**Extracted text**
Fig. 14. Leakage power reduction relative to the total leakage power of peripheral circuits.

In Fig. 14 we report the leakage power reduction relative to the total leakage power of peripheral circuits as a function of sleep transistor size, and the number of sharing inverter chains. Results show that the sleep transistor size has a small impact on leakage power savings.

# D. Impact of Sleep Transistor Insertion on Peripheral Circuit Layout and on Power Grid Network

Area efficiency and routability of sleep transistor is another critical factor in the implementation of MZZ-HVS circuit technique. To better evaluate and understand the impact of sleep transistor insertion in the peripheral circuit we first provide an overview of the standard cache architecture layout. Fig. 15 shows the high level composition of a cache memory [22]. The cache array is composed of multiple identical banks. Each bank is composed of multiple identical sub banks. Only one sub banks can be active at a time. A sub bank is also composed of multiple identical mats. The mat itself is a memory structure with a memory cell array, a row decoder, a wordline driver, a precharge circuit, local input and output drivers, a sense amplifier and a bitline multiplexer (Fig. 15(c)). The area of the cache memory (data array part) is estimated based on the area of a single bank  $(W_{Bank} \times H_{Bank})$  and the area occupied in routing the address and the data to/from the banks [22]. Address and data are typically routed in an H-Tree distribution network to the mats [22]. Fig. 16(a) shows the layout configuration of horizontal routing of address and data to each of memory cell array. The drivers are typically placed at each of the nodes in the H-tree (V and H node in the figure). Fig. 16(b) shows the layout configuration of wires for the horizontal H-tree assuming that the wires are laid out using single layer of metal. Fig. 17 shows the vertical h-tree routing layout for address and data. The area of a mat shown in Fig. 15(b) can be calculated as  $(2W_{Bank} + P_{wires}) \times (2H_{Bank} + P_{wires})$ . The size of  $P_{\rm wire}$  is decided by the pitch of routed wires [22]. As shown in Fig. 16(b) pitch of all routed wires is equivalent to

$$P_{\text{wires}} = P_{\text{wires}} \times N_{\text{wires-routed}}$$
  
=  $P_{\text{wires}} \times (N_{\text{bank-addr-bits}} + N_{\text{bank-datain-bits}}$   
+  $N_{\text{bank-dataout-bits}} + N_{\text{way-select-signals}})$  (15)

where  $N_{way-select-signals}$  is the number of way-select bits to a mat,  $N_{bank-addr-bits}$  is the number of address bits to a bank,  $N_{bank-datain-bits}$  is the number of data-in bits to a mat and  $N_{bank-dataout-bits}$  is the number of data-out bits from a mat. Inserting sleep transistor in the input and output drivers comes



Fig. 15. High Level Composition of a cache memory.

**Stored data**
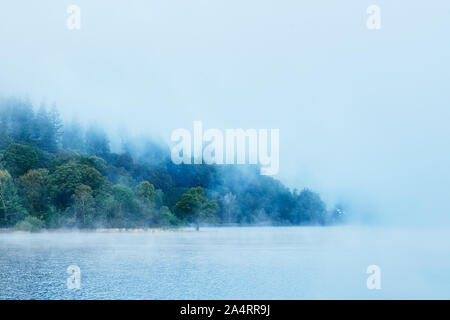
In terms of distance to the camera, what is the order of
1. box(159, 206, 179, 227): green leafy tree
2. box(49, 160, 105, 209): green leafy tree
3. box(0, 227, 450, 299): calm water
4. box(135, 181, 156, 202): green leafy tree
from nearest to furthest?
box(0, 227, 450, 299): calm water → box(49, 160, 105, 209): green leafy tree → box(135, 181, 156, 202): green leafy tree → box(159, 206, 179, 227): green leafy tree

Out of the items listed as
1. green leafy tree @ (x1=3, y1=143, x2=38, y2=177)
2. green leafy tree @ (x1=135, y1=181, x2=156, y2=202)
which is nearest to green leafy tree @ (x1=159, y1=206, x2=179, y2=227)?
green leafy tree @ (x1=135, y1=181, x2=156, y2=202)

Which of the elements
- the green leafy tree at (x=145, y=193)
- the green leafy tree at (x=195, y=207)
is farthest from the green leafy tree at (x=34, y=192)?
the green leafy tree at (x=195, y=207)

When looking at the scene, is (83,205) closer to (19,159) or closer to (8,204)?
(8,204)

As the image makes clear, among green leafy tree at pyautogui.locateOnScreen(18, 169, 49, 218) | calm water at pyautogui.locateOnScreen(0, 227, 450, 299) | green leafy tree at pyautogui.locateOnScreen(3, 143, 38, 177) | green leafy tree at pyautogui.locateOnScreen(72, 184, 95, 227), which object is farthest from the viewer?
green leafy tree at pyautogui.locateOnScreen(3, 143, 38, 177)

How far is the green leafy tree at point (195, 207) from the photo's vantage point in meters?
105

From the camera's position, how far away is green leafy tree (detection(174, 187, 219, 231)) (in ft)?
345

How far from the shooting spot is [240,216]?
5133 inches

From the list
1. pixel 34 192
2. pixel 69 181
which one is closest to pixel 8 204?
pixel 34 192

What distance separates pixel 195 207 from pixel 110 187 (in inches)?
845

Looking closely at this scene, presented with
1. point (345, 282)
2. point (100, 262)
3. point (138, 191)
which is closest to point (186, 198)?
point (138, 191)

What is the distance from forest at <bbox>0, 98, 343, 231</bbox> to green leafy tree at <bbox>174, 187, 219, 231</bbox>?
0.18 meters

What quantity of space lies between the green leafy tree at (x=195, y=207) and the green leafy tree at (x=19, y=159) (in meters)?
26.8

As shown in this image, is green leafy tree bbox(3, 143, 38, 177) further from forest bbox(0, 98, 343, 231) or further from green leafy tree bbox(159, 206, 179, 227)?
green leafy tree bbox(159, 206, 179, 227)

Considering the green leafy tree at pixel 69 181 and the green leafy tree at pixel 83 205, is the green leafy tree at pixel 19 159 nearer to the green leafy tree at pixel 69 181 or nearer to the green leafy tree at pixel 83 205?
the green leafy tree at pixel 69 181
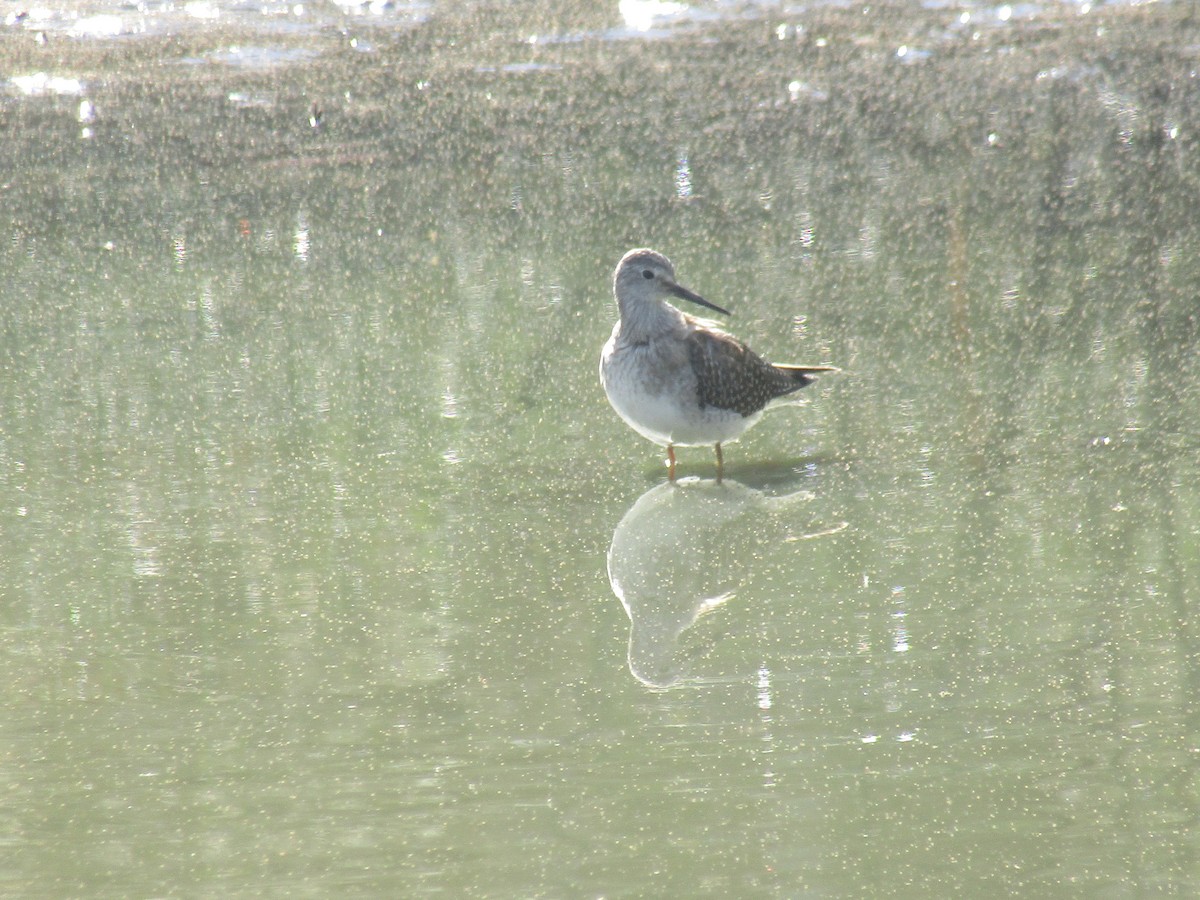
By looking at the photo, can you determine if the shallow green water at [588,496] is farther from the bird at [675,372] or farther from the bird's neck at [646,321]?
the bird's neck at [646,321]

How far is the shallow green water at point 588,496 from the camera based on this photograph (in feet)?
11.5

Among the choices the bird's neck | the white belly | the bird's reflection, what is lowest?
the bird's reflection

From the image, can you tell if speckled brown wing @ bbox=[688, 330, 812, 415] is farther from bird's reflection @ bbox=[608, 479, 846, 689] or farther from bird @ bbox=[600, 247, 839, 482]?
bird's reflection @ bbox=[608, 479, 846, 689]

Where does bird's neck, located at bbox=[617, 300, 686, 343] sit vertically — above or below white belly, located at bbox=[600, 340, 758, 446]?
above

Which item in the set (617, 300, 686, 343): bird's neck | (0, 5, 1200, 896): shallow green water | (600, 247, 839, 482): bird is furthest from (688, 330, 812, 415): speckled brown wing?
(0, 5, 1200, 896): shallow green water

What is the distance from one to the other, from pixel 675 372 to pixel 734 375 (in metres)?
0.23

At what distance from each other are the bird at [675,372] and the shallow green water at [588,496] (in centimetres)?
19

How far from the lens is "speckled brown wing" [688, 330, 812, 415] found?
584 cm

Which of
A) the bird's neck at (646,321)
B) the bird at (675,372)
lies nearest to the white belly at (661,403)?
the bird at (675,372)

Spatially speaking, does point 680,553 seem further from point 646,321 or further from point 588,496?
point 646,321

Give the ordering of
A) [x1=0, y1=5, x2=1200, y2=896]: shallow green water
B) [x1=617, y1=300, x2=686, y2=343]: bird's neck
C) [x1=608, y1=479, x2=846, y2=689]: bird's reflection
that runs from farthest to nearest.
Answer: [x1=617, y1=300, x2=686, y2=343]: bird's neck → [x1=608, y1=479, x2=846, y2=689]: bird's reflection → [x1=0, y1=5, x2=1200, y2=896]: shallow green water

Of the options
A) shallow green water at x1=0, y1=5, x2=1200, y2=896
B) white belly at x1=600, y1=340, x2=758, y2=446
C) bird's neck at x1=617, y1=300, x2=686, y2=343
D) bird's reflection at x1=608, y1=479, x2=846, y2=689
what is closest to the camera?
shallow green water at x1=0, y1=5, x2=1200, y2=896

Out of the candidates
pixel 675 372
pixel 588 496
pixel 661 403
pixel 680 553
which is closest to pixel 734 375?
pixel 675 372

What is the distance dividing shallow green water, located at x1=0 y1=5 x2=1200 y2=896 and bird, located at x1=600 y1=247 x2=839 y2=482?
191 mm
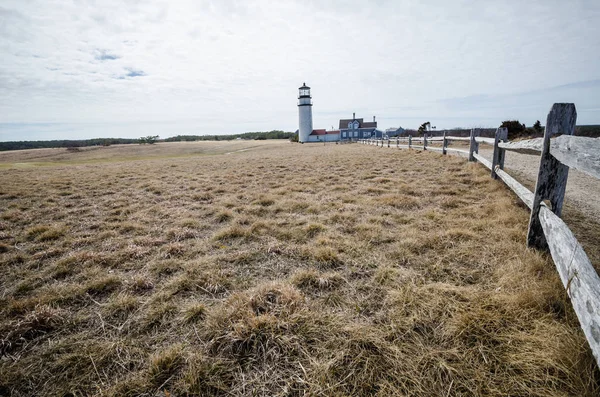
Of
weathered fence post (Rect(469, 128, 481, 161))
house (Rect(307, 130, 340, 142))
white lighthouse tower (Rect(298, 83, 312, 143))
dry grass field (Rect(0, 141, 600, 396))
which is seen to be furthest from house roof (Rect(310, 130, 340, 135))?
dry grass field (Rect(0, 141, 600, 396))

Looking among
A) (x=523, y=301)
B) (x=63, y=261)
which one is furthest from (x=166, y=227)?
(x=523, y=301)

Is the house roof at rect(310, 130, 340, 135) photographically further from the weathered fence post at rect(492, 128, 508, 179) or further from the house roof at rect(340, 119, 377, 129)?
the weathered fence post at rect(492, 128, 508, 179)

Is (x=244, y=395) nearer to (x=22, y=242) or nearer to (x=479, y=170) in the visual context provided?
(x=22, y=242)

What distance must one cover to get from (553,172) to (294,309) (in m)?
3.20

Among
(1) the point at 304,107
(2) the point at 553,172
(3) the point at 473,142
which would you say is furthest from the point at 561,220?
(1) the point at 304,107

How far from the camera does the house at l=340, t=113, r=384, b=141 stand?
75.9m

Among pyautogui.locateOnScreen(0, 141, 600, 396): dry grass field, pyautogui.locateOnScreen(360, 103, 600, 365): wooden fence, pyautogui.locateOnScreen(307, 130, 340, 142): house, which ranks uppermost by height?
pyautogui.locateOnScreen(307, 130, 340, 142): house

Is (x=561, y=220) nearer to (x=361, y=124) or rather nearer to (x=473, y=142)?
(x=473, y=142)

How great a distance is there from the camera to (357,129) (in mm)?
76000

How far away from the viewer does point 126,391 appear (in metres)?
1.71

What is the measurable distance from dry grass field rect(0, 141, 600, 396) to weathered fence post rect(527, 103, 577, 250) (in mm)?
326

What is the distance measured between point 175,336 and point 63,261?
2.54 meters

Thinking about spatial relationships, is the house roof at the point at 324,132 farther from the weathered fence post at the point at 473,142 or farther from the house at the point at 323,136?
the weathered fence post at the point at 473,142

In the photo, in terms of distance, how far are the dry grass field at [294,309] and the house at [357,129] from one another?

**Directive A**
From the sleep transistor text, list every component that it names as part of a mat.
**Directive B**
Pick up the sleep transistor text after its final line and carry it forward.

**Expected answer A**
- memory cell array
- row decoder
- wordline driver
- precharge circuit
- local input and output drivers
- sense amplifier
- bitline multiplexer

**Expected answer B**
with an additional small area overhead in the layout. The effective wire pitch after inserting the sleep transistor in the layout is

$$P_{wires-+sleep-transistor} = P_{wires} \times N_{wires-routed} + H_{sleep-transistor} = P_{wires} \times (N_{bank-addr-bits} + N_{bank-datain-bits} + N_{bank-datain-bits} + N_{bank-dataout-bits} + N_{wav-select-signals}) + H_{sleep-transistor}$$
(16)

where  $H_{sleep-transistor}$  is the height of sleep transistor gate. Using CACTI [22] and based on the methodology presented in [49] the effective wire routing pitch after sleep transistor insertion increases by 2% to 4% depending on the number of bits of input address and the number of in/out data bits (we assume that at most 10 line of data output drivers can share one sleep transistor).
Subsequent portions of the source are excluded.